It is still unknown whether the microscopic patterns identified in the CSF are present in vulnerable but as yet asymptomatic individuals. If this were the case, SEM analysis of CSF could be used to identify individuals with increased risk for the disorders under study [9]. Such a finding would provide biological information about a vulnerability trait, analogue to what has been fruitful in the diagnostics of latent disease carrier in acute intermittent porphyria [10]. One way to elucidate whether latent disease carriers with unexpressed genetic liability also present microscopic structures in CSF is to examine monozygotic and dizygotic twins discordant or concordant for schizophrenia and bipolar disorders. Such an analysis would also provide a possibility to separate genetic and environmental contributions to the development of the manifest diseases [11].

The aim of the present study was to investigate the incidence of microscopic particles in two fractions of fresh cerebrospinal fluid in twin subjects discordant or concordant for schizophrenia or bipolar disorder, unaffected twin pairs, and healthy individuals without major psychiatric disorders. A secondary aim was to examine a large cohort of healthy controls using identical CSF sampling techniques that were used in the study of probands with bipolar disorder [6] to rule out confounding factors due to the collection procedure.

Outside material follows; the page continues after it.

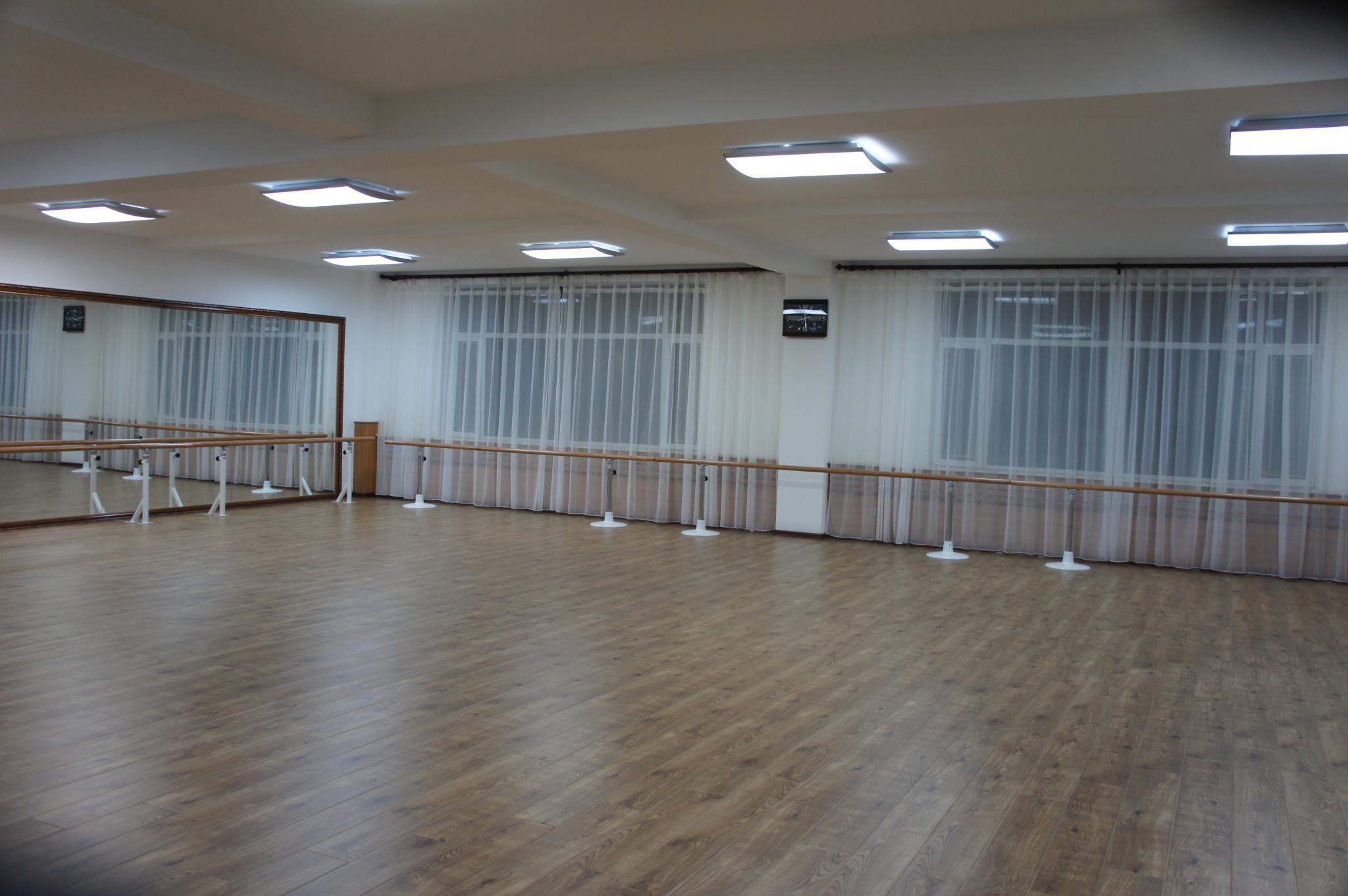 舞蹈教室 - 雅尔姿音乐舞蹈学校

We hypothesized that probands with schizophrenia and bipolar disorder, as well as their as yet healthy co-twins at genetic risk for these disorders, would show microscopic particles in CSF more often compared with healthy controls.

Materials and Methods


The ethical review board of Karolinska Institutet, Stockholm, Sweden (#2007/779) approved the study of the twins, which was performed in compliance with the Helsinki Declaration. The collection of the healthy singleton subjects was part of an ongoing study approved by the Regional Ethics Committee in Stockholm (#2009/1221-32) and conducted in accordance with the latest Helsinki Protocol. All enrolled patients and control subjects consented orally and in writing to participate in the study. There were no adverse effects in the twins or the singletons, which may be explained by fixed routine and that the same neurologist performed the lumbar punctures.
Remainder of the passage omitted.